Monday, March 19, 2018

Desert Trail Map

Goals with creating Desert Trail map:
  • Preparing the route for my hike. Since there is no other online resource other than Buck's map on his website showing the totality of the DT, this was the best way to pre-hike the trail mentally. I also plotted the Desert Trail from Jucumba Hot Springs, CA to Highway 78 in OR using the Desert Trail Association's Guidebooks and Maps.
  • To provide an updated map resource with water info, resupply stops, and navigation info. This thru-hike attempt will be the follow up to Buck's thru-hike in 2012, so all the information gathered will be the most current.
  • To have a living map/document with me out on trail to use and update, as well as a back-up resource for the paper maps.
  • To 'field-truth' the route and plot waypoints of a 'live' location overlapping with planned plotted waypoints.
  • To eventually create a GPS track and file for future thru-hikers, as well as a downloadable map set.
  • To promote awareness of the DT, as well as to reinvigorate and validate Buck's established and recognized route of the DT by the Desert Trail Assn. extending to the Canadian border.
  • Buck's Desert Trail map: click here
Map and location facts:

  • Patterned after the PCT and AT, the DT is a conceptual route dreamed up and planned by Russell Pengelly back in the 1960's.
  • The DT extended to Highway 78 in Oregon, near Burns, from Jucumba Hot Springs CA, a short distance east of the PCT.
  • The route north from Highway 78 to Canada was developed and hiked by Buck Nelson in 2012.
  • The Oregon Desert Trail uses the DT through the Pueblo and Steens Mountains connected by the Alvord Desert in southeastern OR.
  • I will be scouting a potential route in northeastern OR that ties closely with what Buck created tentatively dubbed the Blue Mountain Trail schemed up by Jason Bulay.
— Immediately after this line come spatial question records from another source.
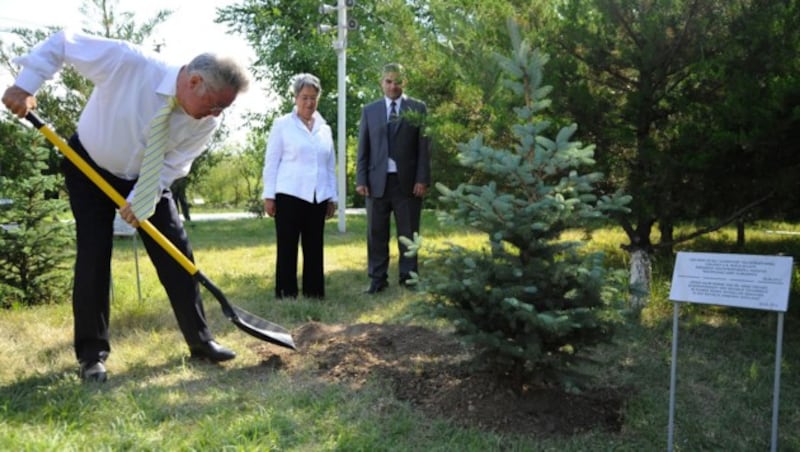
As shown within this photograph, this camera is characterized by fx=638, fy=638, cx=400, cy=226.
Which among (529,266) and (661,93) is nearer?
(529,266)

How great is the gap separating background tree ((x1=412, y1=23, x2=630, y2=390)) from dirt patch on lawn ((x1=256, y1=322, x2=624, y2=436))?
0.18 m

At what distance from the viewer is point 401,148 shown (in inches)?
224

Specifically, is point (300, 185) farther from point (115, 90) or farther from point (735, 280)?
point (735, 280)

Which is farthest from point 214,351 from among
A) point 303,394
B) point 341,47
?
point 341,47

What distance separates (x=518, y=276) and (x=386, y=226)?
3253 millimetres

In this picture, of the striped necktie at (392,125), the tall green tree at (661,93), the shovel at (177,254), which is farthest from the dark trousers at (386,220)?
the shovel at (177,254)

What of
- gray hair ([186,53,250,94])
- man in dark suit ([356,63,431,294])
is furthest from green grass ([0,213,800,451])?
gray hair ([186,53,250,94])

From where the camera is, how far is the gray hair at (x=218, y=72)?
301 centimetres

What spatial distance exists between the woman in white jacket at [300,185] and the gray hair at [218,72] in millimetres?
2032

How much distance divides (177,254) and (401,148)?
271 centimetres

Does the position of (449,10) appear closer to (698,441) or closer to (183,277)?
(183,277)

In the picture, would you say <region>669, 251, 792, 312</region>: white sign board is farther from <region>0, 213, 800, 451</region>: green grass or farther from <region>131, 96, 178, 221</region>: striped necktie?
<region>131, 96, 178, 221</region>: striped necktie

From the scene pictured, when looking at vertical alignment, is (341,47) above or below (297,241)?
above

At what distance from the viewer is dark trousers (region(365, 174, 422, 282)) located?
18.9 ft
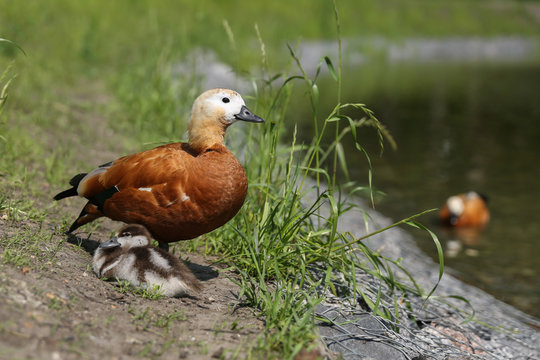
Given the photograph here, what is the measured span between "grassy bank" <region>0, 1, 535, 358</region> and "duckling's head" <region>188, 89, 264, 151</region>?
1.62 feet

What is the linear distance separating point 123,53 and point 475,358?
10.3 meters

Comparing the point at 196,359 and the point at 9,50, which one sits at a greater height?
the point at 9,50

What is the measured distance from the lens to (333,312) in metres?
3.87

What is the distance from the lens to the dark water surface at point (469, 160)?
7.07 m

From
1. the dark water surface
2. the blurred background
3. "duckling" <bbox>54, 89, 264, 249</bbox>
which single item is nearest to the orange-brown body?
"duckling" <bbox>54, 89, 264, 249</bbox>

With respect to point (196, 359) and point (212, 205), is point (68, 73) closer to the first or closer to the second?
point (212, 205)

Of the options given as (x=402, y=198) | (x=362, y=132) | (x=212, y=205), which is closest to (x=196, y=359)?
(x=212, y=205)

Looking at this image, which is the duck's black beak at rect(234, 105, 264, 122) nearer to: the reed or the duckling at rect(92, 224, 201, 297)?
the reed

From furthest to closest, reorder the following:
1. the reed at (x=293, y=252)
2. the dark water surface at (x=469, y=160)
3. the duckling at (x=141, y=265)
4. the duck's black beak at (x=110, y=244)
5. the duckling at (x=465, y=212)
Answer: the duckling at (x=465, y=212)
the dark water surface at (x=469, y=160)
the duck's black beak at (x=110, y=244)
the duckling at (x=141, y=265)
the reed at (x=293, y=252)

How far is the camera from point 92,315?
122 inches

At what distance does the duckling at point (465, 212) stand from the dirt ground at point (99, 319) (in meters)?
5.21

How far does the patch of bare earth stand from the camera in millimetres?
2744

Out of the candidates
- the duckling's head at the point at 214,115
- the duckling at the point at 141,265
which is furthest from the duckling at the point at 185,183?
the duckling at the point at 141,265

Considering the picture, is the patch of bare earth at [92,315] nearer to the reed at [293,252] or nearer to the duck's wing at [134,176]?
the reed at [293,252]
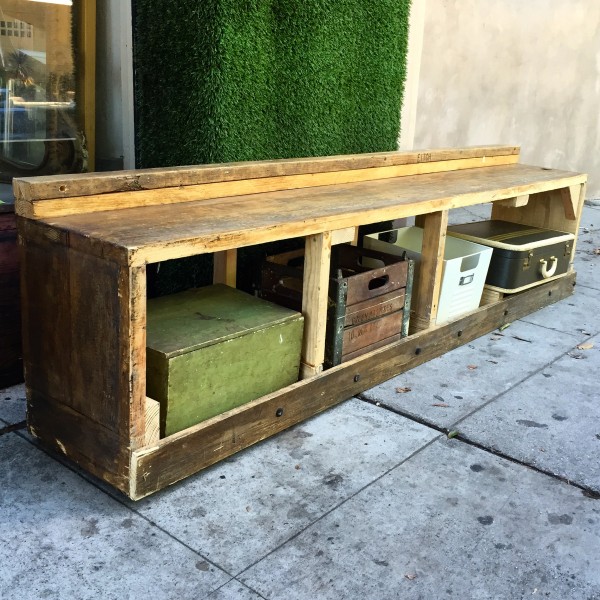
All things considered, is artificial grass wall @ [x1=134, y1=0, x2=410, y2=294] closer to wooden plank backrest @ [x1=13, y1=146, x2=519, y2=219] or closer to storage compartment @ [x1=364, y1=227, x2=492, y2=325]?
wooden plank backrest @ [x1=13, y1=146, x2=519, y2=219]

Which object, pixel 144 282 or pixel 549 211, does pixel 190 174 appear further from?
pixel 549 211

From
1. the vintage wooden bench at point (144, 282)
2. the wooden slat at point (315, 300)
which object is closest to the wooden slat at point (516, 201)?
the vintage wooden bench at point (144, 282)

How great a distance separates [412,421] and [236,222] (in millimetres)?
1075

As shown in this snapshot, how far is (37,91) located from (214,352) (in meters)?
2.03

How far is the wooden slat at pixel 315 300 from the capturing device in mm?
2666

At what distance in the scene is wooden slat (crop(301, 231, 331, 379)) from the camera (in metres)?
2.67

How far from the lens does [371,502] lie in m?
2.29

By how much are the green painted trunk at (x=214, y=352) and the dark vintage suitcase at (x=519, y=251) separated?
159cm

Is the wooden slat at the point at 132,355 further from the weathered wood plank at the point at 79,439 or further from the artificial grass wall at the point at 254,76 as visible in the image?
the artificial grass wall at the point at 254,76

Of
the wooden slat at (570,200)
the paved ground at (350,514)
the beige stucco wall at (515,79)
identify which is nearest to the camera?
the paved ground at (350,514)

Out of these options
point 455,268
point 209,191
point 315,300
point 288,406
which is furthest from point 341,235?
point 455,268

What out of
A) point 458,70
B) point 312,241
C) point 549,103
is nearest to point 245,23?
point 312,241

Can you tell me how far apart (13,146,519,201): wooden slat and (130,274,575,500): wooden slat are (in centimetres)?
86

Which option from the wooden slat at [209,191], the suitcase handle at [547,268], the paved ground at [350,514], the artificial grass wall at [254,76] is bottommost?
the paved ground at [350,514]
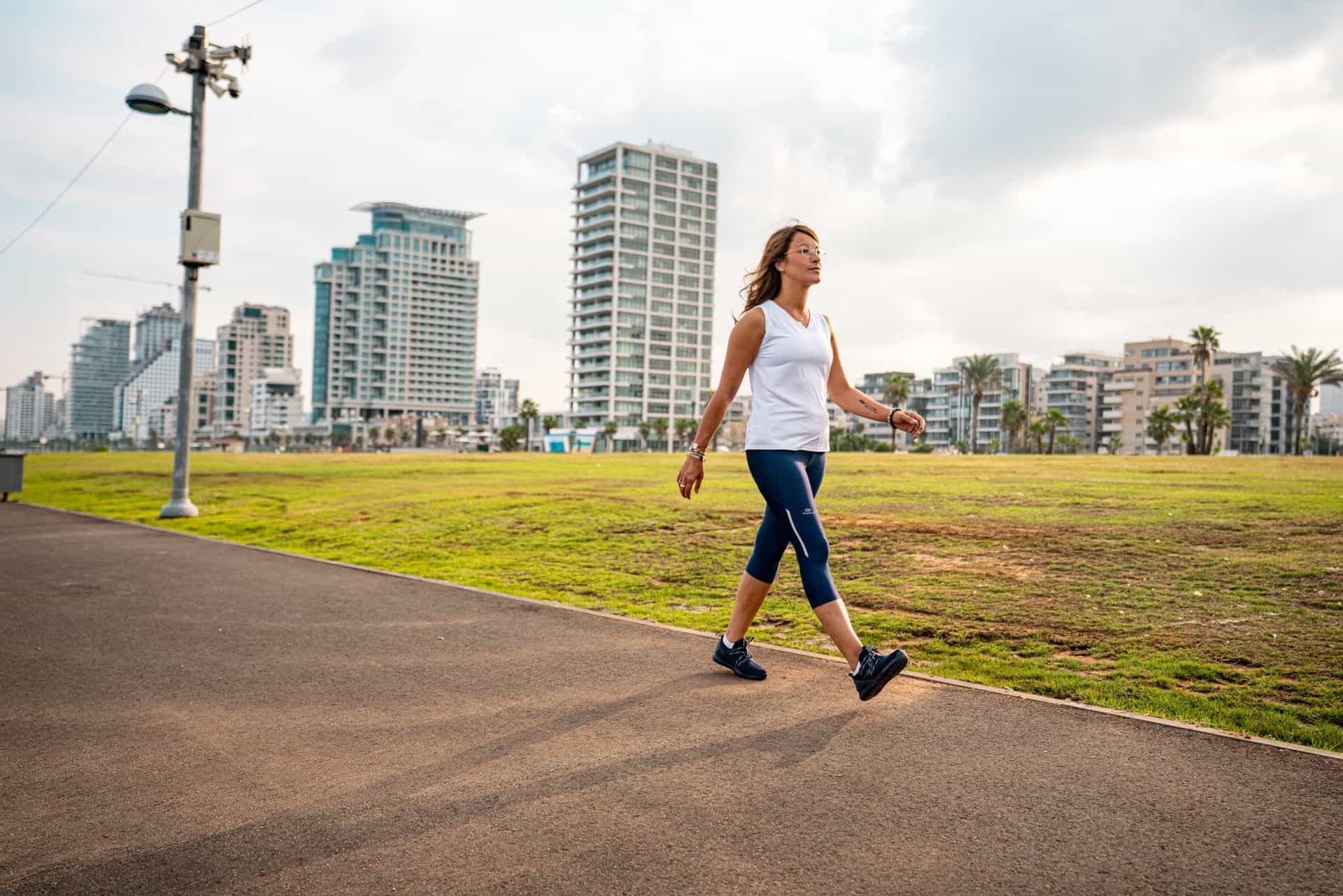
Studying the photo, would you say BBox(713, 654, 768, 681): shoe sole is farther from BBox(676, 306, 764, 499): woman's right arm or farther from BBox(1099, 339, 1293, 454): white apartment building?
BBox(1099, 339, 1293, 454): white apartment building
More to come on this alternate and/or route and how it overlaps and provides a scenic alternate for the DT.
  • In Death Valley, I am planning on hiking my Death Valley NoName Route as a more scenic alternate of the DT through DV. This route includes potentially a 'first documented' traverse attempt of the Panamint Range from south to north. Ultimately, I want to create this DV NoName as a complete traverse, which in 2015 I hiked from Stovepipe Wells to Willow Spring including a descent down Bighorn Gorge. 
  • I waypointed close to 1500 plots in preparation for the DT thru-hike. See map below.




Resources:
  • Steve Tabor's The Desert Trail in California and The Desert Trail in Nevada guidebook series. Absolutely incredible series with great route description, flora and fauna information, water sources, photos, and map sketches.
  • George Huxtable's Hiking the Desert Trail: A Guided Route Covering the Length of Death Valley book.
  • The Desert Trail Guide map series from northwestern NV, including the Black Rock Desert, and southeastern OR, as published by the Desert Trail Association and provided by Dan Chamness of the DTA.
  • Buck Nelson's site provided the most useful and up to date information by a thru-hiker. Without his site, the DT as it now is may not exist save for a distant public memory. Here's his link again: click here
  • The Oregon Desert Trail's website: click here
  • Benchmark Map and Atlas books of CA, NV, OR, and WA.
  • GAIA app.
  • Previous hiking of the DT in sections including the Borrego Desert, Death Valley, and on the ODT in the Pueblos and the Steens in OR.